Adeel Razi: This is truly futuristic sci-fi stuff, the roadmap we have been thinking is 2040. However, in the short term our DishBrain system provides us an excellent opportunity, a testbed living model of (mini)brains. Instead of using inaccurate simulated brain models, we can experiment with DishBrain to test various hypotheses to understand mechanisms of brain functions. For example, one of the things that humans can do rather easily that machines can’t do is learning multiple tasks. This is what we call “lifelong learning,” whereas with AI machines, they suffer from what we call “catastrophic forgetting.” What happens is, you can train an artificial neural network on one task and it can perform it very well, and then you train it for a second task — but then it forgets the first.

So what we’re doing next is a series of experiments to see if these neural cultures can learn multiple tasks without forgetting the first, just like us humans. We will then be able to understand the biological mechanisms that brains use, like replay and neurogenesis, to consolidate and store new memories without losing previous ones. This understanding will in turn help to build better AI systems.

CIFAR: Another interesting face of your work is in using classical psychedelics and computational modelling in order to understand states of consciousness. Tell me more about this work and its potential applications.

Adeel Razi: My lab has three different research directions. The first direction is developing brain-connectivity methods, in conjunction with brain imaging, to understand how different parts of the brain interact with each other. The second is developing neural-inspired AI schemes, a framework of active inference, to understand mechanisms of how the brain performs reasoning, planning and decision-making.

Then the third, as you said, is experimental work using psychedelics. Psychedelics are pyscho–active compounds that can temporarily alter the mind producing altered states of consciousness like ego-dissolution, out-of-body experiences and synesthesia — like hearing colours and smelling sounds. My lab is currently doing Australia’s first, and the world’s largest brain imaging study, where we give Psilocybin (a natural psychedelic found in more than 200 fungi) to 60 people living in a healthy population.

We are interested in the neural basis of psychedelic-induced subjective experiences. When someone is given Psilocybin or LSD, we want to understand what’s actually happening in the brain, in terms of changes in the patterns of neural connectivity, when someone is having, for example, an experience of ego dissolution.

So, we give people Psilocybin, it takes about an hour to get to the peak effect, and then we put them into an MRI machine where we take very high-resolution, real-time, brain images of what’s happening in the brain. And then we use advanced computational methods that we have developed, like dynamic causal modelling, to look at how the information transfer is happening between different parts of people’s brains, and how it’s different from when they don’t have the Psilocybin in their system.

Psychedelics have become very popular recently because of the enormous potential to cure various mental disorders like PTSD, depression and anxiety, to name a few. But, the thing is, we currently don’t know a lot about how these drugs actually work in the brain. So there’s a large gap between understanding what they do in the brain, and the goal of developing better therapies and better ways to treat people.

Our lab is trying to fill this knowledge gap. We also hope that understanding neural mechanisms of altered conscious states would also help us, in the long run, to build better AI systems, connecting with other strands of research on DishBrain in our lab.

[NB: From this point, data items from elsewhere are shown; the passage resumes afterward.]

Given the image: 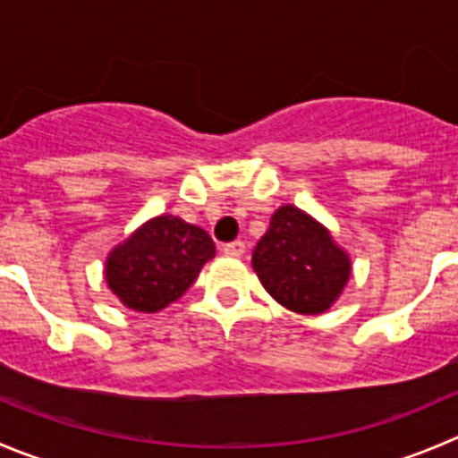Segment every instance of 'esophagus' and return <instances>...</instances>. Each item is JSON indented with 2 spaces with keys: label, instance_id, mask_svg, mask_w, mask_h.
I'll use <instances>...</instances> for the list:
<instances>
[{
  "label": "esophagus",
  "instance_id": "1",
  "mask_svg": "<svg viewBox=\"0 0 458 458\" xmlns=\"http://www.w3.org/2000/svg\"><path fill=\"white\" fill-rule=\"evenodd\" d=\"M222 251H225L226 256H242V254H245V242H242V241L226 242V245L222 247Z\"/></svg>",
  "mask_w": 458,
  "mask_h": 458
}]
</instances>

CIFAR: Looking ahead, what do you hope to achieve over the next few years in your work? What are the impossible questions you hope to tackle?

Adeel Razi: Our lab is very new so over the next few years, I’m looking to further consolidate the research directions that I have just discussed, by going deeper into developing a better fundamental understanding of various brain functions. Ultimately, we seek to discover if there is a unifying principle, or a set of principles, that would explain the workings of the human mind. Some say it is impossible, but we will see.